A apresentação da defesa marca o primeiro passo no andamento da ação protocolada pelo Ministério Público Militar (MPM) no último dia 3 de fevereiro, quando o órgão solicitou a perda da patente de Bolsonaro, capitão da reserva do Exército. Após o envio da manifestação da defesa, o processo retornará ao gabinete do relator para análise. Ainda não há prazo definido para o julgamento do caso.
Caso o STM decrete a perda da patente, o salário atualmente recebido por Bolsonaro será destinado à esposa ou às filhas, na forma de pensão. O benefício é conhecido como “morte ficta” e está previsto na legislação das Forças Armadas desde 1960.
De acordo com a Constituição Federal, oficiais das Forças Armadas podem ser excluídos da corporação quando há condenação criminal com pena superior a dois anos de prisão.
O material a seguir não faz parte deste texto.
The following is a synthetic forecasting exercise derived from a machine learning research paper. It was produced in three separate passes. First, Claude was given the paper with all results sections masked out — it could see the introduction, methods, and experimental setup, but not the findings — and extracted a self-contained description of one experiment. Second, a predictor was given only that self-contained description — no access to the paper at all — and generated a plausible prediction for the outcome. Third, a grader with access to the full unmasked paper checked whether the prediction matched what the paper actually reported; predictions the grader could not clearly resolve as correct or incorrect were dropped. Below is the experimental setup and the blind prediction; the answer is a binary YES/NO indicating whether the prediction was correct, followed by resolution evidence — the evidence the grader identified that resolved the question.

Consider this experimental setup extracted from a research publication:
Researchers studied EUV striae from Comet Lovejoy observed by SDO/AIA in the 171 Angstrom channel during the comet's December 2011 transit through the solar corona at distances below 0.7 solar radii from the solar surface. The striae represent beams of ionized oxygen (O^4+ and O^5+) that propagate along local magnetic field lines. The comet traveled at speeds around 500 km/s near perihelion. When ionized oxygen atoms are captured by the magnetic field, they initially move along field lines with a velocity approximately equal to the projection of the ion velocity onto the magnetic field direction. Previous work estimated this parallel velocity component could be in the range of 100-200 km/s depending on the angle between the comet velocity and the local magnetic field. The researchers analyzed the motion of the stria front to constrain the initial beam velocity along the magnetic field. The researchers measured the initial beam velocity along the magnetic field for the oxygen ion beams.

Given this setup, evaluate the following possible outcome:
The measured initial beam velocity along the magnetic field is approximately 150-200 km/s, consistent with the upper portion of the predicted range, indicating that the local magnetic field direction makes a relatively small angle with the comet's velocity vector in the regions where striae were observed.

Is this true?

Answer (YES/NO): NO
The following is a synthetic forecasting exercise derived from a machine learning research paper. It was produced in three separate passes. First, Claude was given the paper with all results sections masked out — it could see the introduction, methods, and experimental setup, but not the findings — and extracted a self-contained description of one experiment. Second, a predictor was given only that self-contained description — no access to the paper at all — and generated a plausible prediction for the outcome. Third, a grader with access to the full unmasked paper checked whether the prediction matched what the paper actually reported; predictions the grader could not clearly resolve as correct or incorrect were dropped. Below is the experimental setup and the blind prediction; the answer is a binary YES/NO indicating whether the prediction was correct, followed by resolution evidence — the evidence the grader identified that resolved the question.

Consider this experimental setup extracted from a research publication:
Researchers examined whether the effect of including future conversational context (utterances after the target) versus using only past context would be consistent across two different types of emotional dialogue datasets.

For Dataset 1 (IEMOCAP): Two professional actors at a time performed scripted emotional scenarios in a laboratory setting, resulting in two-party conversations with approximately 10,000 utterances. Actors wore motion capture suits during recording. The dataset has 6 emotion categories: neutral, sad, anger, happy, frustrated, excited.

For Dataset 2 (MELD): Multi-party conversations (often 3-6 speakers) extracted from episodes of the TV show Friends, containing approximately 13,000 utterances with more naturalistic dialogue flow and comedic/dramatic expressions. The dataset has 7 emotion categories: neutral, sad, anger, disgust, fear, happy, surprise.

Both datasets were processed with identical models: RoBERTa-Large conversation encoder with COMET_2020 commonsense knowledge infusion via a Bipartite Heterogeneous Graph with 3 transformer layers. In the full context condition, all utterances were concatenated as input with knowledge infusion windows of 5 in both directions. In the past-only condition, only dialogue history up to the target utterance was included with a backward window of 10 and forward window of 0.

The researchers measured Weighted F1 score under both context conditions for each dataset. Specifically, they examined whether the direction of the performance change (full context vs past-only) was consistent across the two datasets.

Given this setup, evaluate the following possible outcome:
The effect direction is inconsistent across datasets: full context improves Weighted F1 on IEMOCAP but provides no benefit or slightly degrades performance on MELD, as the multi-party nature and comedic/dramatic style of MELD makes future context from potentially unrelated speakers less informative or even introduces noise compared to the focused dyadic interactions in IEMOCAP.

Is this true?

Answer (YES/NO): YES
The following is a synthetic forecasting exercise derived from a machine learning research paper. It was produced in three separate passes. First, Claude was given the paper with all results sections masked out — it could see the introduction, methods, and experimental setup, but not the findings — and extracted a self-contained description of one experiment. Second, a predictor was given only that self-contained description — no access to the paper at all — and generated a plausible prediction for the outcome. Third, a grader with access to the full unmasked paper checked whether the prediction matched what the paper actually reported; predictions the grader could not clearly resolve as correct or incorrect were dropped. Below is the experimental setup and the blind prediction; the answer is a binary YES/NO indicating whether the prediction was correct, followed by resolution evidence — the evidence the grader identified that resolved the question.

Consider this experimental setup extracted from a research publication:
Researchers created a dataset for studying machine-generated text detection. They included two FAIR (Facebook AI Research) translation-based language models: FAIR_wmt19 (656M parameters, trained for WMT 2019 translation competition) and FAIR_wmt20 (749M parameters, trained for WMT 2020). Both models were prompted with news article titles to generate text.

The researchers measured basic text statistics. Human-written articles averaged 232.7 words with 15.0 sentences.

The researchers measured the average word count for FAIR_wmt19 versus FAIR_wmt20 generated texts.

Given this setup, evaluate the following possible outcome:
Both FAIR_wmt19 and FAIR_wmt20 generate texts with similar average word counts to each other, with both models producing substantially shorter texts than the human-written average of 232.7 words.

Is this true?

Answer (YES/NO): NO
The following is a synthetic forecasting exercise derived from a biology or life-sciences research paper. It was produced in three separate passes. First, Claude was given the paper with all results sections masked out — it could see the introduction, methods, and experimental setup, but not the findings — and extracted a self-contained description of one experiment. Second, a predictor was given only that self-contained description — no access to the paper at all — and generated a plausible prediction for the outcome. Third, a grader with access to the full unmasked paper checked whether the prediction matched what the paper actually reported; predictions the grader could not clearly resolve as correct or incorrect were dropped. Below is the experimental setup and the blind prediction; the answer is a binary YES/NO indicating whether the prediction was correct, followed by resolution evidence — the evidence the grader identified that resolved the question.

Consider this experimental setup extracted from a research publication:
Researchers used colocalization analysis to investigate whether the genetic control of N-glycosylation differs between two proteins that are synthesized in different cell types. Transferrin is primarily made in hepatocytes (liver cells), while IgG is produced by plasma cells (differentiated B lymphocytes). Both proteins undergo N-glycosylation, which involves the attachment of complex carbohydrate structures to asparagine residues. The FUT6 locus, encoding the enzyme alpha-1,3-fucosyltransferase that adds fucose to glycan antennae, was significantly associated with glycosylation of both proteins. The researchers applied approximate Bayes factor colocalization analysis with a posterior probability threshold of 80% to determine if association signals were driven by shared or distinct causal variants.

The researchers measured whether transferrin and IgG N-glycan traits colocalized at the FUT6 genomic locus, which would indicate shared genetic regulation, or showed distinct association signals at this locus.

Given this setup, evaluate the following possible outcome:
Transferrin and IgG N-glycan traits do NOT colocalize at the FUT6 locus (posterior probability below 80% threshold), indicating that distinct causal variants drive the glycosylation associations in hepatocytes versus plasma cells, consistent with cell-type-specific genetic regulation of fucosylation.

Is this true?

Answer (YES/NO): YES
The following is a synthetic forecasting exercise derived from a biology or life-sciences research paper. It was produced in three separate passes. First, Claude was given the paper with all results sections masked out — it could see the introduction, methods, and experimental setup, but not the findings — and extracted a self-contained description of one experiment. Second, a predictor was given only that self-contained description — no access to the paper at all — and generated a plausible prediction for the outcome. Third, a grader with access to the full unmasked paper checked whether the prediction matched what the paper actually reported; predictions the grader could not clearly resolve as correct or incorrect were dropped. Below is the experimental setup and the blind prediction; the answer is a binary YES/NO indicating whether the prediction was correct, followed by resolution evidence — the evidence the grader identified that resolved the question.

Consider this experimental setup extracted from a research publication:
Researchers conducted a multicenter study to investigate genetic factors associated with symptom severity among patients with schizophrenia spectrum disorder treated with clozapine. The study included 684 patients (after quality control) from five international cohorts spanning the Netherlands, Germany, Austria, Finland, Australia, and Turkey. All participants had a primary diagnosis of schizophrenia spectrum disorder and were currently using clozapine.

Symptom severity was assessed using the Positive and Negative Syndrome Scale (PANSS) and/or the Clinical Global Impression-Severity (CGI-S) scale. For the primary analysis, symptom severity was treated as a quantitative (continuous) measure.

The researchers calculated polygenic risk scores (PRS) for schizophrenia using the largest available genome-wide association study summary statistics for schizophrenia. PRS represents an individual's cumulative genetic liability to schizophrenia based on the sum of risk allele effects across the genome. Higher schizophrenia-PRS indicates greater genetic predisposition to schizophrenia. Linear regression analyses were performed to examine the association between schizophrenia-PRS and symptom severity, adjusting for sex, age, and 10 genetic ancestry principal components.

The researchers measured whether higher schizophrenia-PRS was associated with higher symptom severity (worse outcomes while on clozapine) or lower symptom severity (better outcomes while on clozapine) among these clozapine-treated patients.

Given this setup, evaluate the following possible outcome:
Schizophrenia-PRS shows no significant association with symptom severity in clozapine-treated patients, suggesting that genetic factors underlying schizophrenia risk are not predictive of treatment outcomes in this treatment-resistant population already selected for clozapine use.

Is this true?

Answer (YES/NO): NO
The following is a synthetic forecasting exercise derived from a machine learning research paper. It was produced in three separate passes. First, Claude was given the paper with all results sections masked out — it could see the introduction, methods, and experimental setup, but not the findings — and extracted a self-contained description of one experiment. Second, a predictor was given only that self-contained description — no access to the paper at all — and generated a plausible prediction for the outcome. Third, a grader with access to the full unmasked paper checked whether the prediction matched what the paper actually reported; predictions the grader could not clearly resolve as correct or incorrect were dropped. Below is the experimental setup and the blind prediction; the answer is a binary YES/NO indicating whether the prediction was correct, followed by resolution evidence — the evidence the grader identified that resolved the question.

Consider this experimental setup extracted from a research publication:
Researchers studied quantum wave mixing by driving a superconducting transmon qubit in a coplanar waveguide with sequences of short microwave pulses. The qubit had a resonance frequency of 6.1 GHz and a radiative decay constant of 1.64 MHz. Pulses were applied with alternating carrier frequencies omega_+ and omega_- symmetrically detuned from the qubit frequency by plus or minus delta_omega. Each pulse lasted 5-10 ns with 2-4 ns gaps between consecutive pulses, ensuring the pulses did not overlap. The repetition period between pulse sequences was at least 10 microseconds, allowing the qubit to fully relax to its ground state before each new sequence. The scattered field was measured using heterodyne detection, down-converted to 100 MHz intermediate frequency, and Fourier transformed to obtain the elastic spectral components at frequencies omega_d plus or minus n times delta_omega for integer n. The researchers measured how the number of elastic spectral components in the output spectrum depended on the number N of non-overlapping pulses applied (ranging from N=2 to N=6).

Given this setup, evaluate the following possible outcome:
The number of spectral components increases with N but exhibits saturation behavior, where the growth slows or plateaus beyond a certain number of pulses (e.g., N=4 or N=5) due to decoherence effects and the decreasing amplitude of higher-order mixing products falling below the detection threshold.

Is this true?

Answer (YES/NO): NO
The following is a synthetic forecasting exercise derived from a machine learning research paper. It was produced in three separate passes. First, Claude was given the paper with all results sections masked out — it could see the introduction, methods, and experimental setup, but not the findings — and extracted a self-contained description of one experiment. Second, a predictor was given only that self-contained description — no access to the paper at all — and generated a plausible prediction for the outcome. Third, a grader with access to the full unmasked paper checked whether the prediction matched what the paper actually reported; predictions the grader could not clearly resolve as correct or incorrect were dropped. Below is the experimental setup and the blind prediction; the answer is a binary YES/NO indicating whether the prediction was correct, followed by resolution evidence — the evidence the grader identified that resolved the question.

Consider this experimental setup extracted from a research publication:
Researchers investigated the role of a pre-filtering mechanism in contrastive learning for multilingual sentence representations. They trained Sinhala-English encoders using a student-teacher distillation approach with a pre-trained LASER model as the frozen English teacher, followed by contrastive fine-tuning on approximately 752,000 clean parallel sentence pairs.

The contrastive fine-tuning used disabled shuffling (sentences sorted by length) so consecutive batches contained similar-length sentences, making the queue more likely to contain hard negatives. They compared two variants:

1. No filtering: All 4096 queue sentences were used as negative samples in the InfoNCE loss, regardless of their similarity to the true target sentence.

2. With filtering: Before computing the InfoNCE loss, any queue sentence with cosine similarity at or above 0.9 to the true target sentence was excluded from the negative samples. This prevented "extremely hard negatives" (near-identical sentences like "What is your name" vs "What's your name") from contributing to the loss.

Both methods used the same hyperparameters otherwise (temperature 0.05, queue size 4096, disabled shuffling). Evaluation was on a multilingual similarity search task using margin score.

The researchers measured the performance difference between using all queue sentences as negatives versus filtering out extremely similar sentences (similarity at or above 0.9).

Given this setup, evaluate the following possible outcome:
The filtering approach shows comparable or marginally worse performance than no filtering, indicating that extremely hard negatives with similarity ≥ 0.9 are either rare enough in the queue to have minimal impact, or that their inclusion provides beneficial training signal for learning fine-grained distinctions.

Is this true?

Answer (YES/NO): NO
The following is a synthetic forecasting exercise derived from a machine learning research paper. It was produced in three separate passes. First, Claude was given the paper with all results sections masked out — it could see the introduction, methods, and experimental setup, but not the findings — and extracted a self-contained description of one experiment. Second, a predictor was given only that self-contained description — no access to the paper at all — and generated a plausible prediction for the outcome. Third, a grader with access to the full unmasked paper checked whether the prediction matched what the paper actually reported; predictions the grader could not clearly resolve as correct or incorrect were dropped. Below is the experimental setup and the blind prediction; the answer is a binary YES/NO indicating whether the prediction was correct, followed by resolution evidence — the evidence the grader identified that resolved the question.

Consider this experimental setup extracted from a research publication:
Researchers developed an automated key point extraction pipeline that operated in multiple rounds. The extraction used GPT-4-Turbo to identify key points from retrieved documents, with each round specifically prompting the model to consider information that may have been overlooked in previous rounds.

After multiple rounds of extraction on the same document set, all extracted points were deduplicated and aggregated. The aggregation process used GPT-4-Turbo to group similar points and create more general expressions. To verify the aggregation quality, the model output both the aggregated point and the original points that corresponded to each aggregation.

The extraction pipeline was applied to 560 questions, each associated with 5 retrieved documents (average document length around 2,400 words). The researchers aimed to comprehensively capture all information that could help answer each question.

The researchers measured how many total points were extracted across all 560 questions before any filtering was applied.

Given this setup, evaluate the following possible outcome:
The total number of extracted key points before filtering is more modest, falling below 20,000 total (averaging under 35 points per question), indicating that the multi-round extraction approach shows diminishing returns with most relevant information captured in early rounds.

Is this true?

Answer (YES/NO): NO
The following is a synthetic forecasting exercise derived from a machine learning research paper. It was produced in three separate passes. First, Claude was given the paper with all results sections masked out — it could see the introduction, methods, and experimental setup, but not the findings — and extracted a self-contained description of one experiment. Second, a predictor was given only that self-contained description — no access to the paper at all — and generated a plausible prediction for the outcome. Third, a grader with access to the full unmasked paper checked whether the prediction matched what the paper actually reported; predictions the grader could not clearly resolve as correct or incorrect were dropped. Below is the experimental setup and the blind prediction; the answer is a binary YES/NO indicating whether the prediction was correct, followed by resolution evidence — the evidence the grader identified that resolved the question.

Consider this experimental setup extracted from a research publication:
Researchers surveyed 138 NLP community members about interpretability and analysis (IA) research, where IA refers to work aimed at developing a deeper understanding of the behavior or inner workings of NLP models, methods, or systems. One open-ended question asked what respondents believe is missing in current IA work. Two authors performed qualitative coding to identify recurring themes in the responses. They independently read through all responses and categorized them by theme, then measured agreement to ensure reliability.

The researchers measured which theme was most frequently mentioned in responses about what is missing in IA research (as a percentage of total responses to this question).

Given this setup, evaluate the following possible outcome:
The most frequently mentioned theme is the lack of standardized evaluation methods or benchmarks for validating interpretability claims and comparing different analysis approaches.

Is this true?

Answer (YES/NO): NO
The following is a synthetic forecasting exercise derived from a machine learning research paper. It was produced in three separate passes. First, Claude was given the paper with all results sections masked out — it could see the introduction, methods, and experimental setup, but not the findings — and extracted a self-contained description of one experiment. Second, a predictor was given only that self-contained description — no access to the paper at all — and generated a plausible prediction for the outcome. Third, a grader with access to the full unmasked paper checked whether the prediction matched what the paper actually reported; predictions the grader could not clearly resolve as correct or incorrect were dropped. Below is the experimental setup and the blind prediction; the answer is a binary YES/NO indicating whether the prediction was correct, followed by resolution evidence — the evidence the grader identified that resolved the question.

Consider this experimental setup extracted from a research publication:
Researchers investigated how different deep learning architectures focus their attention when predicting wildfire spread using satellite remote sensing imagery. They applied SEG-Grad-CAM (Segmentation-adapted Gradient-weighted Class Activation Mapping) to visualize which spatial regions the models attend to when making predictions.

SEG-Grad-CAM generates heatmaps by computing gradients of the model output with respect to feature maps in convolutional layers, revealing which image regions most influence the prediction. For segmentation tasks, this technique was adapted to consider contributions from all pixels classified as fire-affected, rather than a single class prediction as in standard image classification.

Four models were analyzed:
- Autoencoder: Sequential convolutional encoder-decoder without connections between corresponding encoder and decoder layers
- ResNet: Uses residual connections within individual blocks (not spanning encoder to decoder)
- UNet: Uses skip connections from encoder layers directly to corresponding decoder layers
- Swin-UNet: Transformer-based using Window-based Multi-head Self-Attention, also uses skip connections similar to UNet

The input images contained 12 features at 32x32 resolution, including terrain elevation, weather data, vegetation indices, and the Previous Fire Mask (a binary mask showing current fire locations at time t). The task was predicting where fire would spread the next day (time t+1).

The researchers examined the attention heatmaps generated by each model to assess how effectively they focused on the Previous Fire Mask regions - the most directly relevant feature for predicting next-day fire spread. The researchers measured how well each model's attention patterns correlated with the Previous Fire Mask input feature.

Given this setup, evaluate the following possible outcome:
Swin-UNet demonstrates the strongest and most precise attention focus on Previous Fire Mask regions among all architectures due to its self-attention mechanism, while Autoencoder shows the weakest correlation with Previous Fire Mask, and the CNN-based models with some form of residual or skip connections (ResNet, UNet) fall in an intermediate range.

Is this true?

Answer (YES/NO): NO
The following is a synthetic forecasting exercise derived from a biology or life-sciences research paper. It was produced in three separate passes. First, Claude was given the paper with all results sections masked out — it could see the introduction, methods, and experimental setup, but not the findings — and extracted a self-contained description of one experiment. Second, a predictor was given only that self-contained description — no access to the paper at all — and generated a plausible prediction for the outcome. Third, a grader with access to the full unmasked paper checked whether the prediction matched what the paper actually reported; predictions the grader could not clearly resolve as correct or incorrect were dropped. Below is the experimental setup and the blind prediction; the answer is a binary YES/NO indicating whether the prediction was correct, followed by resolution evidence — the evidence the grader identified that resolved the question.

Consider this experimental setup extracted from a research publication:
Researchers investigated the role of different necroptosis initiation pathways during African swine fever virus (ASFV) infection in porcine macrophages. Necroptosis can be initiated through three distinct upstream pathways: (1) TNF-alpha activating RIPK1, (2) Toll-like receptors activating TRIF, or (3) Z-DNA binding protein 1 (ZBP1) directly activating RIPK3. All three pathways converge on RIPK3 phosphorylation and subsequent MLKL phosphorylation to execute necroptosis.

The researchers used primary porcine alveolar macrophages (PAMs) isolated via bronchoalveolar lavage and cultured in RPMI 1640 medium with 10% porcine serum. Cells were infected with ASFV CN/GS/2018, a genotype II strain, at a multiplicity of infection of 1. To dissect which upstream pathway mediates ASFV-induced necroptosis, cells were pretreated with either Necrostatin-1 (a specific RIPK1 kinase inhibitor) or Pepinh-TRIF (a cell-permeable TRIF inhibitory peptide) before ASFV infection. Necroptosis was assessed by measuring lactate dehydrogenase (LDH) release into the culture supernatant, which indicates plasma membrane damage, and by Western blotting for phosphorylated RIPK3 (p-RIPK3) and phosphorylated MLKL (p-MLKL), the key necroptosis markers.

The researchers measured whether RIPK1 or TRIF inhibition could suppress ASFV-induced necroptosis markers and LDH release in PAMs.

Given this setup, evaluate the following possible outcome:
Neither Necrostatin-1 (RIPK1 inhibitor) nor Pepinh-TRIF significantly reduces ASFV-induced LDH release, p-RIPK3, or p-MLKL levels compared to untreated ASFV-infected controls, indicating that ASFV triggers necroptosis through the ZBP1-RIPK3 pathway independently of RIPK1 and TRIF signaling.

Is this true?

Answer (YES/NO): YES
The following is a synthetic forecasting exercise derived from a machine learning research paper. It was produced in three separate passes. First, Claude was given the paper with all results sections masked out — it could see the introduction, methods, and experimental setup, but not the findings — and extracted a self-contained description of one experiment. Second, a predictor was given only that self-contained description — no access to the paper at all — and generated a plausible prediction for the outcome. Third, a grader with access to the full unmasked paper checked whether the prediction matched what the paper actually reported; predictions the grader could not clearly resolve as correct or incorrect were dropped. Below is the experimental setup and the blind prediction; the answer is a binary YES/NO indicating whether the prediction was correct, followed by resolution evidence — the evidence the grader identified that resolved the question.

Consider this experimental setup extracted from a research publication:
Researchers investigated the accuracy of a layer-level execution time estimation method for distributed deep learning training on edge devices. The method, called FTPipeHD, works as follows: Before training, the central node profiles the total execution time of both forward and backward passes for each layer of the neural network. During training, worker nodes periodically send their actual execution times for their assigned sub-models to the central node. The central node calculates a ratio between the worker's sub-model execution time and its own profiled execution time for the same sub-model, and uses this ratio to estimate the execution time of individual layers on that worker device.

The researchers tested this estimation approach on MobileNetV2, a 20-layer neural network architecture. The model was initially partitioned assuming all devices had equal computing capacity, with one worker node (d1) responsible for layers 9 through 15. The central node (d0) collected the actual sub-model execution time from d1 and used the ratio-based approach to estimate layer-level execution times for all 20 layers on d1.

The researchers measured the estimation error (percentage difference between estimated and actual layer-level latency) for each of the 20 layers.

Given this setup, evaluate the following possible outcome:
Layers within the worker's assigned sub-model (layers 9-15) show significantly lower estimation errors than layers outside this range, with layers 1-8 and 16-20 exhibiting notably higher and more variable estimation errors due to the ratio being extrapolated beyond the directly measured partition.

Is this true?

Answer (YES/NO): NO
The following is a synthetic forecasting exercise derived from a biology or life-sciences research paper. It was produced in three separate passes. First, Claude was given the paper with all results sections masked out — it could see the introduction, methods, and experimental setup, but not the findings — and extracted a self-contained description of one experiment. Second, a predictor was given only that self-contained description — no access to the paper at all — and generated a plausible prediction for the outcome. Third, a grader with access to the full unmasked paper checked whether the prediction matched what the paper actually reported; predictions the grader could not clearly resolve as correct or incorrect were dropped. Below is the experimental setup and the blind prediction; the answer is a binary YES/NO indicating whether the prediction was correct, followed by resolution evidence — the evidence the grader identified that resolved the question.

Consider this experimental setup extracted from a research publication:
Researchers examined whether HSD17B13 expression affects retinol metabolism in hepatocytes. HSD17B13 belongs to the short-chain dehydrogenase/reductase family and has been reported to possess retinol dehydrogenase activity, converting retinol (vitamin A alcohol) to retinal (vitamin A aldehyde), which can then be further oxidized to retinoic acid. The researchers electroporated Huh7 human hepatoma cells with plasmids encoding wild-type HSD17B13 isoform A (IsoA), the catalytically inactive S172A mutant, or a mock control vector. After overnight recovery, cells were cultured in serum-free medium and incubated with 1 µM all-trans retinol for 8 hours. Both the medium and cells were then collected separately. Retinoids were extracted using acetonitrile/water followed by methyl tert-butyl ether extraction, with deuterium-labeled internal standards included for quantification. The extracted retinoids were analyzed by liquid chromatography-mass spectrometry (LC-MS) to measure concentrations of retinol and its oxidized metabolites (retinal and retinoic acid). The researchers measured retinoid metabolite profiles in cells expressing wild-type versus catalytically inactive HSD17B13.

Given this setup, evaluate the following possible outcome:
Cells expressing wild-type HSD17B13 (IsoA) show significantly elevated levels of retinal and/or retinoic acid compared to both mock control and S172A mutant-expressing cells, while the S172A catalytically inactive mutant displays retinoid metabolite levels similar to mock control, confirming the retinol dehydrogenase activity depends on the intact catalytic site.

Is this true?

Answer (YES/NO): YES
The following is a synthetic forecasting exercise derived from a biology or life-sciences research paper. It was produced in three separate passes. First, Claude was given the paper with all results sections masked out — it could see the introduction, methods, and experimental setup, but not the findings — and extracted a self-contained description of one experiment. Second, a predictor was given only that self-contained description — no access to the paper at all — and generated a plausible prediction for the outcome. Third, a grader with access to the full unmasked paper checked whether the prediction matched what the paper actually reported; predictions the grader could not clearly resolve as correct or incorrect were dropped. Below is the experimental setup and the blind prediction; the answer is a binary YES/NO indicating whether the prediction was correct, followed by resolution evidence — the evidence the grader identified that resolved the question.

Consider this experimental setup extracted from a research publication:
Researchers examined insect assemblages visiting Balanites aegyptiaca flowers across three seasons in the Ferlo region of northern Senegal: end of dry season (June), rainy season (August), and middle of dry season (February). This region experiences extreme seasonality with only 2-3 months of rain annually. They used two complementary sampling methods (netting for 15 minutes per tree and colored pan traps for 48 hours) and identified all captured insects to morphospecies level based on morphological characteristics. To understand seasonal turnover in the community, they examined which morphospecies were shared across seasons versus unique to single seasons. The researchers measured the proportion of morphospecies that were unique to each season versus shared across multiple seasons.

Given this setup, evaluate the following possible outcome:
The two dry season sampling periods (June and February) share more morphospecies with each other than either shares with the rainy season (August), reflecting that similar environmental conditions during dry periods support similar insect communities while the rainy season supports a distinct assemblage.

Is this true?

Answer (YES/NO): NO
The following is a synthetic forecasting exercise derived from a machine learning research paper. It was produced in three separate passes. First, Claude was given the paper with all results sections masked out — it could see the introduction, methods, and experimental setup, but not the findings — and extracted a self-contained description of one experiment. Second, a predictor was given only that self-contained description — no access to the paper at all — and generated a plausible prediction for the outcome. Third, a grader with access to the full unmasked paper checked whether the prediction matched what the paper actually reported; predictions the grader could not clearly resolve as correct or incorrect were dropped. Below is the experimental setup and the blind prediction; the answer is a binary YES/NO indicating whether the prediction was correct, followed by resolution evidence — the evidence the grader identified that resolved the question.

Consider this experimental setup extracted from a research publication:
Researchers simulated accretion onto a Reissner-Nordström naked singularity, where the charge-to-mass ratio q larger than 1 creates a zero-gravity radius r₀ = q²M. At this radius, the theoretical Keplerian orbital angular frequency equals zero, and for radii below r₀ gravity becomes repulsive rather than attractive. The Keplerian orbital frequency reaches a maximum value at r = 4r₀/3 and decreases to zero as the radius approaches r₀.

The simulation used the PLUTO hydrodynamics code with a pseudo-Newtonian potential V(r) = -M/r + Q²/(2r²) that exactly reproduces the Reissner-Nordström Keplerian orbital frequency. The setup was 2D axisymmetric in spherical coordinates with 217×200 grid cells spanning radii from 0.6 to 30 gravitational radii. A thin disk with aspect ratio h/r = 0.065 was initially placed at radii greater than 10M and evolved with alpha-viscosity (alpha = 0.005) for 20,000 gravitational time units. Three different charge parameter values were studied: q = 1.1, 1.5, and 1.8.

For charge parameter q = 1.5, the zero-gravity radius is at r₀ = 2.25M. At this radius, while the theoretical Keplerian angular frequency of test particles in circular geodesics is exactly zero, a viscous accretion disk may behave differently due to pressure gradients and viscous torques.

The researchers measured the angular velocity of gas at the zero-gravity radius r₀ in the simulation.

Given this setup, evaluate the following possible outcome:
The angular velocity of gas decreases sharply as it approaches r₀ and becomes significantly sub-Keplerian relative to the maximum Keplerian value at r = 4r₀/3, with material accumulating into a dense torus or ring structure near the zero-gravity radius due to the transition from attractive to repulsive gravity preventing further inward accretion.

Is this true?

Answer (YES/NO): NO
No caso de Bolsonaro, o STF o condenou a 27 anos e três meses de prisão por liderar uma tentativa de se manter no poder após a derrota nas eleições presidenciais de 2022.
O ex-presidente cumpre pena na chamada Papudinha, a Sala de Estado Maior do 19º Batalhão da Polícia Militar do Distrito Federal (PMDF), localizada no Complexo Penitenciário da Papuda, em Brasília.
Além de Bolsonaro, o Ministério Público Militar também pediu a perda da patente dos generais da reserva Augusto Heleno, Paulo Sérgio Nogueira e Braga Netto, além do almirante Almir Garnier, todos igualmente condenados pelo Supremo Tribunal Federal. Após a decisão envolvendo o ex-presidente, o STM determinou a citação das defesas de Paulo Sérgio Nogueira, Augusto Heleno e Braga Netto, que também terão prazo de dez dias para apresentar suas manifestações.
O desfecho dos processos pode representar um marco histórico no âmbito da Justiça Militar brasileira, ao atingir oficiais de alta patente e um ex-presidente da República.